# Task description:
Please return all of the records below word for word, omitting the pictures.

# Input records:

|---|

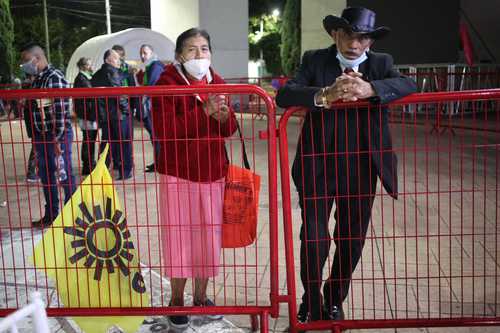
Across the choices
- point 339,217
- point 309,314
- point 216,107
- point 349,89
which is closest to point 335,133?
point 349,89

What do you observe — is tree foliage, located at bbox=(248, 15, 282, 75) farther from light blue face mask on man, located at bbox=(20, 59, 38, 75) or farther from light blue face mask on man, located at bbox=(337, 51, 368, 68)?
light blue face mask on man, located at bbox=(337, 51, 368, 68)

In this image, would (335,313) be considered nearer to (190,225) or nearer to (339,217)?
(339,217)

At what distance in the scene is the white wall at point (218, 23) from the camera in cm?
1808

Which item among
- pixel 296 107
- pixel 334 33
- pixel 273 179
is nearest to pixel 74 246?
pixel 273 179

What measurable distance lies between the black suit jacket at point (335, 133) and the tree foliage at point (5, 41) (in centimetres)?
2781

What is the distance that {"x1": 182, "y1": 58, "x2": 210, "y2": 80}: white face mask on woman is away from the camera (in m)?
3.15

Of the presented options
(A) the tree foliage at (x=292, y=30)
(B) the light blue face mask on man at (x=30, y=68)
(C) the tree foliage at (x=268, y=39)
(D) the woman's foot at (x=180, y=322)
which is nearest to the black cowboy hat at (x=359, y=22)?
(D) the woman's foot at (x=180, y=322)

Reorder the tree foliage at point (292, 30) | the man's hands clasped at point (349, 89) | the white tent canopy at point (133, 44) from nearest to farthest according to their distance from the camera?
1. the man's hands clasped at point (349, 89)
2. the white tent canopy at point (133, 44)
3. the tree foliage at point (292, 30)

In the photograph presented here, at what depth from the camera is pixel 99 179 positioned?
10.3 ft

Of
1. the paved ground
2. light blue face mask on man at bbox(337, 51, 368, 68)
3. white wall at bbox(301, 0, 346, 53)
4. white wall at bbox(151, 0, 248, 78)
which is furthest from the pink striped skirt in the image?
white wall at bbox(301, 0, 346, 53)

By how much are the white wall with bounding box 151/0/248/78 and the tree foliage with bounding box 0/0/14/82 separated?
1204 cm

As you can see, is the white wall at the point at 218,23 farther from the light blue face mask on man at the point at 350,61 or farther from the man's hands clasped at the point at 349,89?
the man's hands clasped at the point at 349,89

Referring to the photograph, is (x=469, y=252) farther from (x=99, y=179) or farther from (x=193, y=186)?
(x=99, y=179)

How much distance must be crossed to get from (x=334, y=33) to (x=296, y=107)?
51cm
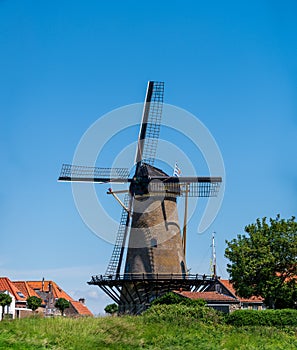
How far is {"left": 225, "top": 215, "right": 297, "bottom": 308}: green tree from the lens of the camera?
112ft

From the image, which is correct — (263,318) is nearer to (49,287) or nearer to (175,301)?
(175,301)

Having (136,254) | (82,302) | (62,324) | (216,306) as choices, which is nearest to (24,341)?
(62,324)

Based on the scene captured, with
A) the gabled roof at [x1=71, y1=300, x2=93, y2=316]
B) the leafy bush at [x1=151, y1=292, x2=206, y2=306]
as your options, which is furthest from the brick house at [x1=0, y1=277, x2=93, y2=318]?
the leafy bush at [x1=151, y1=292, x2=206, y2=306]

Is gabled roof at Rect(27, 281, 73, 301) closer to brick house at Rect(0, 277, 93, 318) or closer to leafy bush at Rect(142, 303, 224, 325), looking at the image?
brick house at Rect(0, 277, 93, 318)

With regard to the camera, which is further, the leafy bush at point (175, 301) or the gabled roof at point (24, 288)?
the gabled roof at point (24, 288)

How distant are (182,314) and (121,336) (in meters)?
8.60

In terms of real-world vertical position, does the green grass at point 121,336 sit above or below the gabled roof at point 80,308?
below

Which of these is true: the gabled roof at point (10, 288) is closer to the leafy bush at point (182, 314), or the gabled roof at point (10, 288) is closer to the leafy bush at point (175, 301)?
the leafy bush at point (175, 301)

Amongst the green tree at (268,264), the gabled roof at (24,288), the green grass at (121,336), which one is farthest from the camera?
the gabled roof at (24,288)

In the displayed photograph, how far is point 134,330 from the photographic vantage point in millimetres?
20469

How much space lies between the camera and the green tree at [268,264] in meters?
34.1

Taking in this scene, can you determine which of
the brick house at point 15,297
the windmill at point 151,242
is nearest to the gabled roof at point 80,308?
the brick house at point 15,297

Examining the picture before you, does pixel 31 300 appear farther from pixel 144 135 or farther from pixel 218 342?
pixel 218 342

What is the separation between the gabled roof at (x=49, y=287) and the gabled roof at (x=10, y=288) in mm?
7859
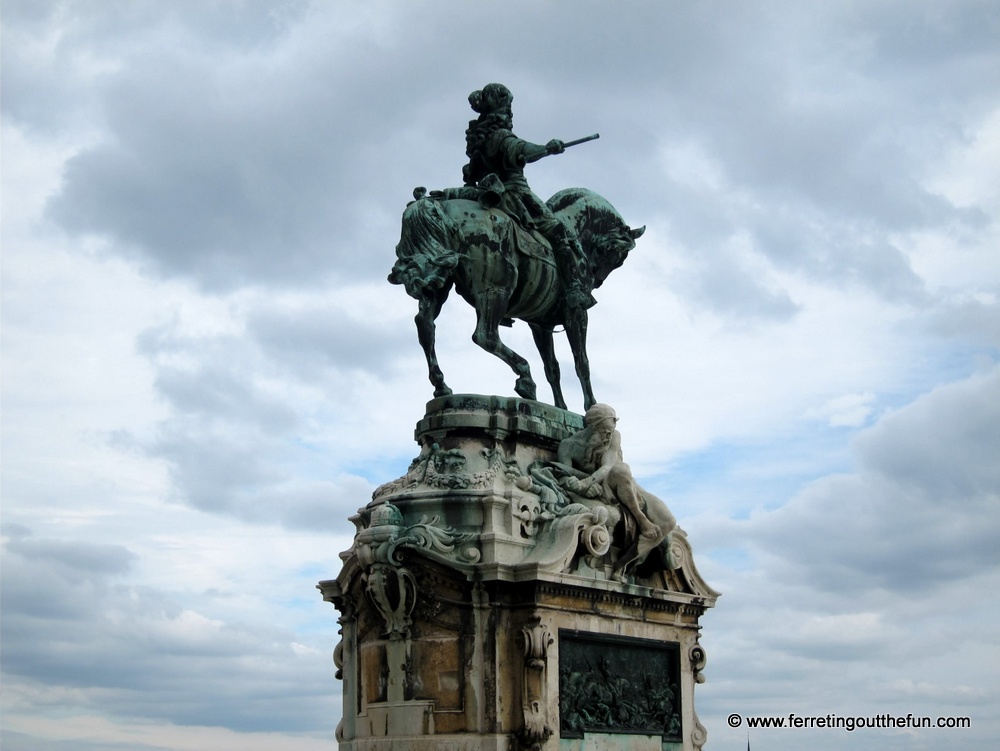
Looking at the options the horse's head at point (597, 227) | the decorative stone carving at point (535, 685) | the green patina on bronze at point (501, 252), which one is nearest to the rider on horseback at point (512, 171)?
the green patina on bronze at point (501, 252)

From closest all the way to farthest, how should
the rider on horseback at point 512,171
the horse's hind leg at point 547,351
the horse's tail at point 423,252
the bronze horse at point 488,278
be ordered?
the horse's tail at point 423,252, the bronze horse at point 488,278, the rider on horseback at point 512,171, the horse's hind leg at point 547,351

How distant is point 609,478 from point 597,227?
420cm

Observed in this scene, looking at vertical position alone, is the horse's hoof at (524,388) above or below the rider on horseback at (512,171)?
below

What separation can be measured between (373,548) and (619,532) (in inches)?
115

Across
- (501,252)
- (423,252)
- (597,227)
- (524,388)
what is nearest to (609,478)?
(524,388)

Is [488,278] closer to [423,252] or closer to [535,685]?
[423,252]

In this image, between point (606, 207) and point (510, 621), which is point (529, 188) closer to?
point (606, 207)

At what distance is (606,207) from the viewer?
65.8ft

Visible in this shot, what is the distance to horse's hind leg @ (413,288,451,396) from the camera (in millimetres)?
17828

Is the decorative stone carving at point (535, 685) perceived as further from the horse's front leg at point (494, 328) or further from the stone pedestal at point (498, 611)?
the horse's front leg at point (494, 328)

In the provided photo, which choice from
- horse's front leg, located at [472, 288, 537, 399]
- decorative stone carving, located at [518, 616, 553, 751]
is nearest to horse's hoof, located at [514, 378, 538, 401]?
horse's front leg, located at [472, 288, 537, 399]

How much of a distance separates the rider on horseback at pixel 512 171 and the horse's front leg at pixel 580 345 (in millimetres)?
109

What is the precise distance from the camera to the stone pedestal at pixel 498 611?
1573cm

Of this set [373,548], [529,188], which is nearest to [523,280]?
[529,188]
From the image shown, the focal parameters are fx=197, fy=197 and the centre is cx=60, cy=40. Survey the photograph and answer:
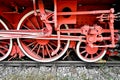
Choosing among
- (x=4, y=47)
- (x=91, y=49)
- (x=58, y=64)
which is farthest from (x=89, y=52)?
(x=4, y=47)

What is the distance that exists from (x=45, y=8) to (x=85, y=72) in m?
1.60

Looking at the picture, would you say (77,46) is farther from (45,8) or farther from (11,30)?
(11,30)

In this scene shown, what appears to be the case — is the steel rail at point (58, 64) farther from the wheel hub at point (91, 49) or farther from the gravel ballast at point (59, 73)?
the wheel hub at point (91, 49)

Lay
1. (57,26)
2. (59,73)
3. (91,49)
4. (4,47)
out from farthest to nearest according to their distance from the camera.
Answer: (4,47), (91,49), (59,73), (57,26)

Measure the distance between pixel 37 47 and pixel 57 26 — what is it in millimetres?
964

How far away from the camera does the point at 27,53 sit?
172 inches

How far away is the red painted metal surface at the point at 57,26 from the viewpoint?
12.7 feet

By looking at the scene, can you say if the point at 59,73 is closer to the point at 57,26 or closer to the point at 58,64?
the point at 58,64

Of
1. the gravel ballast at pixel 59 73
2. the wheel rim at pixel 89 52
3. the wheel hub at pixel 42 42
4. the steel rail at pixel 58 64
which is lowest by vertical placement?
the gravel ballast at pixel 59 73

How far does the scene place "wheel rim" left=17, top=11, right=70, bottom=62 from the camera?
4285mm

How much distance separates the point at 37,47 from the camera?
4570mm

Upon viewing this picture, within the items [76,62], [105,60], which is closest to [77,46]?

|---|

# Output:
Across the choices
- point 339,217
- point 309,314
- point 216,107
- point 349,89
which is closest to point 335,133?
point 349,89

What do you observe — is tree foliage, located at bbox=(248, 15, 282, 75) farther from light blue face mask on man, located at bbox=(20, 59, 38, 75) or farther from light blue face mask on man, located at bbox=(337, 51, 368, 68)?
light blue face mask on man, located at bbox=(337, 51, 368, 68)

In this image, would (335,313) be considered nearer to (190,225) or nearer to (339,217)?
(339,217)

At what distance in the scene is the white wall at point (218, 23) from the camera in cm?
1808

Which item among
- pixel 296 107
- pixel 334 33
- pixel 273 179
is nearest to pixel 74 246?
pixel 273 179

What measurable distance lies between the black suit jacket at point (335, 133) and the tree foliage at point (5, 41) (in centimetres)?
2781

What is the distance that {"x1": 182, "y1": 58, "x2": 210, "y2": 80}: white face mask on woman is away from the camera (in m)?
3.15

Of the presented options
(A) the tree foliage at (x=292, y=30)
(B) the light blue face mask on man at (x=30, y=68)
(C) the tree foliage at (x=268, y=39)
(D) the woman's foot at (x=180, y=322)
which is nearest to the black cowboy hat at (x=359, y=22)?
(D) the woman's foot at (x=180, y=322)

Reorder the tree foliage at point (292, 30) | the man's hands clasped at point (349, 89) | the white tent canopy at point (133, 44) from nearest to farthest according to their distance from the camera?
1. the man's hands clasped at point (349, 89)
2. the white tent canopy at point (133, 44)
3. the tree foliage at point (292, 30)

In the photograph presented here, at what depth from the camera is pixel 99 179 positioned?
10.3 ft

Of
1. the paved ground
2. light blue face mask on man at bbox(337, 51, 368, 68)
3. white wall at bbox(301, 0, 346, 53)
4. white wall at bbox(151, 0, 248, 78)
which is furthest from the pink striped skirt in the image?
white wall at bbox(301, 0, 346, 53)

By how much are the white wall with bounding box 151/0/248/78 and the tree foliage with bounding box 0/0/14/82 separated?
1204 cm

As you can see, is the white wall at the point at 218,23 farther from the light blue face mask on man at the point at 350,61 or farther from the man's hands clasped at the point at 349,89?
the man's hands clasped at the point at 349,89

Referring to the photograph, is (x=469, y=252) farther from (x=99, y=179) or farther from (x=193, y=186)?
(x=99, y=179)

How much distance must be crossed to get from (x=334, y=33) to (x=296, y=107)?
51cm
How far is {"left": 225, "top": 215, "right": 297, "bottom": 308}: green tree from the lens of the camera?
112ft

From the image, which is correct — (263,318) is nearer to (49,287) or nearer to (175,301)?
(175,301)

Having (136,254) | (82,302) | (62,324) | (216,306) as choices, which is nearest to (24,341)?
(62,324)

Based on the scene captured, with
A) the gabled roof at [x1=71, y1=300, x2=93, y2=316]
B) the leafy bush at [x1=151, y1=292, x2=206, y2=306]
as your options, which is furthest from the brick house at [x1=0, y1=277, x2=93, y2=318]?
the leafy bush at [x1=151, y1=292, x2=206, y2=306]

Is gabled roof at Rect(27, 281, 73, 301) closer to brick house at Rect(0, 277, 93, 318) or closer to leafy bush at Rect(142, 303, 224, 325), looking at the image?
brick house at Rect(0, 277, 93, 318)

With regard to the camera, which is further, the leafy bush at point (175, 301) or the gabled roof at point (24, 288)?
the gabled roof at point (24, 288)

How distant are (182,314) and (121,336) (in meters)?
8.60

In terms of real-world vertical position, does the green grass at point 121,336 sit above or below the gabled roof at point 80,308?
below

Which of these is true: the gabled roof at point (10, 288) is closer to the leafy bush at point (182, 314), or the gabled roof at point (10, 288) is closer to the leafy bush at point (175, 301)?
the leafy bush at point (175, 301)

Amongst the green tree at (268,264), the gabled roof at (24,288), the green grass at (121,336), which one is farthest from the camera?
the gabled roof at (24,288)

In the displayed photograph, how far is point 134,330 from the photographic vantage point in millimetres?
20469

How much space lies between the camera and the green tree at [268,264] in meters?
34.1

Taking in this scene, can you determine which of
the brick house at point 15,297
the windmill at point 151,242
is nearest to the gabled roof at point 80,308?
the brick house at point 15,297

Examining the picture before you, does pixel 31 300 appear farther from pixel 144 135 or farther from pixel 218 342?
pixel 218 342

What is the separation between the gabled roof at (x=49, y=287) and the gabled roof at (x=10, y=288) in mm?
7859
Looking at the options the horse's head at point (597, 227) | the decorative stone carving at point (535, 685) | the green patina on bronze at point (501, 252), which one is nearest to the rider on horseback at point (512, 171)?
the green patina on bronze at point (501, 252)

From closest all the way to farthest, how should
the rider on horseback at point 512,171
the horse's hind leg at point 547,351
the horse's tail at point 423,252
the bronze horse at point 488,278
be ordered?
the horse's tail at point 423,252, the bronze horse at point 488,278, the rider on horseback at point 512,171, the horse's hind leg at point 547,351

How distant is point 609,478 from point 597,227?
420cm

Observed in this scene, looking at vertical position alone, is the horse's hoof at (524,388) above or below the rider on horseback at (512,171)?
below

What separation can be measured between (373,548) and (619,532) (in inches)?
115

Across
- (501,252)
- (423,252)
- (597,227)
- (524,388)
what is nearest to (609,478)?
(524,388)

Is [488,278] closer to [423,252] or closer to [535,685]?
[423,252]

In this image, between point (606, 207) and point (510, 621), which is point (529, 188) closer to?
point (606, 207)

At what distance is (606,207) from the viewer?
65.8ft

Visible in this shot, what is the distance to horse's hind leg @ (413,288,451,396) from the camera (in millimetres)?
17828

Is the decorative stone carving at point (535, 685) perceived as further from the horse's front leg at point (494, 328) or further from the stone pedestal at point (498, 611)?
the horse's front leg at point (494, 328)

In the provided photo, which choice from
- horse's front leg, located at [472, 288, 537, 399]
- decorative stone carving, located at [518, 616, 553, 751]
is nearest to horse's hoof, located at [514, 378, 538, 401]?
horse's front leg, located at [472, 288, 537, 399]

How much of a distance separates the rider on horseback at pixel 512 171 and the horse's front leg at pixel 580 345 (in millimetres)?
109

What is the precise distance from the camera to the stone pedestal at pixel 498 611?
1573cm

Of this set [373,548], [529,188], which is nearest to [523,280]?
[529,188]
From the image shown, the focal parameters are fx=197, fy=197 and the centre is cx=60, cy=40. Survey the photograph and answer:
Choosing among
- (x=4, y=47)
- (x=91, y=49)
- (x=58, y=64)
which is farthest from (x=89, y=52)?
(x=4, y=47)

What is the distance that exists from (x=45, y=8) to (x=85, y=72) in m?
1.60

Looking at the picture, would you say (77,46) is farther from (45,8) or farther from (11,30)?
(11,30)

In this scene shown, what appears to be the case — is the steel rail at point (58, 64) farther from the wheel hub at point (91, 49) or farther from the gravel ballast at point (59, 73)?
the wheel hub at point (91, 49)

Lay
1. (57,26)
2. (59,73)
3. (91,49)
4. (4,47)
out from farthest to nearest according to their distance from the camera.
Answer: (4,47), (91,49), (59,73), (57,26)

Measure the distance between pixel 37 47 and pixel 57 26 — what is it in millimetres?
964

How far away from the camera does the point at 27,53 sit?
172 inches

How far away is the red painted metal surface at the point at 57,26 from the viewpoint?
12.7 feet

By looking at the scene, can you say if the point at 59,73 is closer to the point at 57,26 or closer to the point at 58,64?
the point at 58,64

Of
1. the gravel ballast at pixel 59 73
2. the wheel rim at pixel 89 52
3. the wheel hub at pixel 42 42
4. the steel rail at pixel 58 64
which is lowest by vertical placement?
the gravel ballast at pixel 59 73

How far does the scene place "wheel rim" left=17, top=11, right=70, bottom=62 from the camera?
4285mm

How much distance separates the point at 37,47 from the camera?
4570mm

Upon viewing this picture, within the items [76,62], [105,60], which is closest to [77,46]?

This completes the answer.